Oftentimes, a color palette can convey a specific time period very easily and to great effect. In my experience, movies set in the 60s and 70s tend to have more orange, yellow and brown tones, and warmer and richer colors overall, as in The Virgin Suicides, and Autumn Sonata.

virgin suicides

The Virgin Suicides, 1999
Dir: Sofia Coppola
Cinematography: Edward Lachman

Autumn Sonata

Autumn Sonata, 1978
Dir: Ingmar Bergman
Cinematography: Sven Nykvist

A color palette can also draw upon other works of art for inspiration. In the case of Milos Forman’s Goya’s Ghosts, the cinematographer, Javier Aguirresarobe, specifically took into account the tonalities achieved by classic painters. His palette, heavily influenced by the artist Ribera, focuses on light and expression, with special emphasis on warm light, a warm tone, and dark densities.

Ghosts

Goya’s Ghosts, 2006
Dir: Milos Forman
Cinematography: Javier Aguirresarobe

3. Mood

Color is also often used to denote a mood or make the viewer feel a specific way. The color palette of Tim Burton’s Charlie and the Chocolate Factory emphasizes the film’s underlying creepy vibe, in a more subtle way. Burton’s already stylized filmmaking prepares the viewer for bright colors. However, there is something very unsettling about the brightness surrounding the otherwise pale and subdued characters.

Charlie

Charlie and the Chocolate Factory, 2005
Dir: Tim Burton
Cinematography: Philippe Rousselot

David Fincher retains a similar look in several of his movies with the help of Jeff Cronenweth, his cinematographer. In Fight Club and The Girl With the Dragon Tattoo, several scenes are dark, but contain many of the same green and yellow tones. Yellow, an otherwise cheery color, looks drab, sick, and denotes an unsettling space.

Fight club

Fight Club, 1999
Dir: David Fincher
Cinematography: Jeff Cronenweth

Dragon tattoo

The Girl With The Dragon Tattoo, 2011
Dir: David Fincher
Cinematography: Jeff Cronenweth

4. Meaning

Often used to emphasize a character’s emotion or decision, color is closely tied to meaning. In Mean Streets, for example, the strip club/criminal hangout that the characters frequent is always shown washed in a shade of red — the color of lust, blood, and guilt. The club is often the source for main character Charlie’s most sinful activities.

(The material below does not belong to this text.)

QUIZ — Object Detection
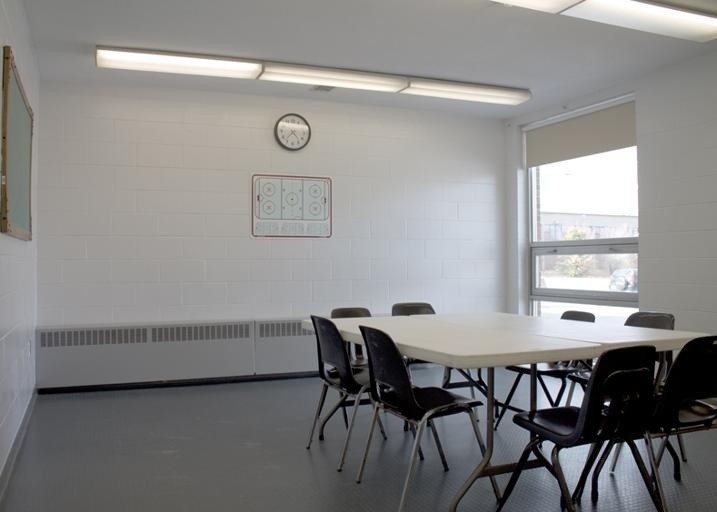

As a devout Christian, he gets drunk, gets into fights, witnesses drug use, and expresses sexual desire towards women. Red also symbolizes sin, and the passion of Charlie’s criminal lifestyle is represented by the red shade the scenes are bathed in. By comparison, the outside world seems more cold and dark.

mean streets

Mean Streets, 1973
Dir: Martin Scorsese
Cinematography: Kent Wakeford

In The Mood for Love is another example. Shades of red and pink are used similarly to denote sin and love in the context of a socially conservative Hong Kong. Chow and Su are both often lonely and left to their own devices by their cheating spouses. At the time, friendships between men and women bore scrutiny, and the two begin to recognize that fact, especially when they develop feelings for each other.

mood for love

In The Mood for Love, 2000
Dir: Wong Kar-Wai
Cinematography: Christopher Doyle, Pung-Leung Kwan, Ping Bin Lee

The use of color in any medium — photography, film, graphic design, or art — cannot be free of meaning, whether intended or attributed by others. I’ve learned when working on a project that color can be a very important consideration, especially when I’ve been given free reign.

While Movies In Color will continue to inform my color decisions and ease the burden of finding new and exciting color combinations, it has also made me more aware of color in my surroundings and, more specifically, how color is used in graphic design and in film. I have learned that it takes a discerning eye to observe and pick out what seems relevant color-wise for the task at hand. Hopefully these insights can help you do the same.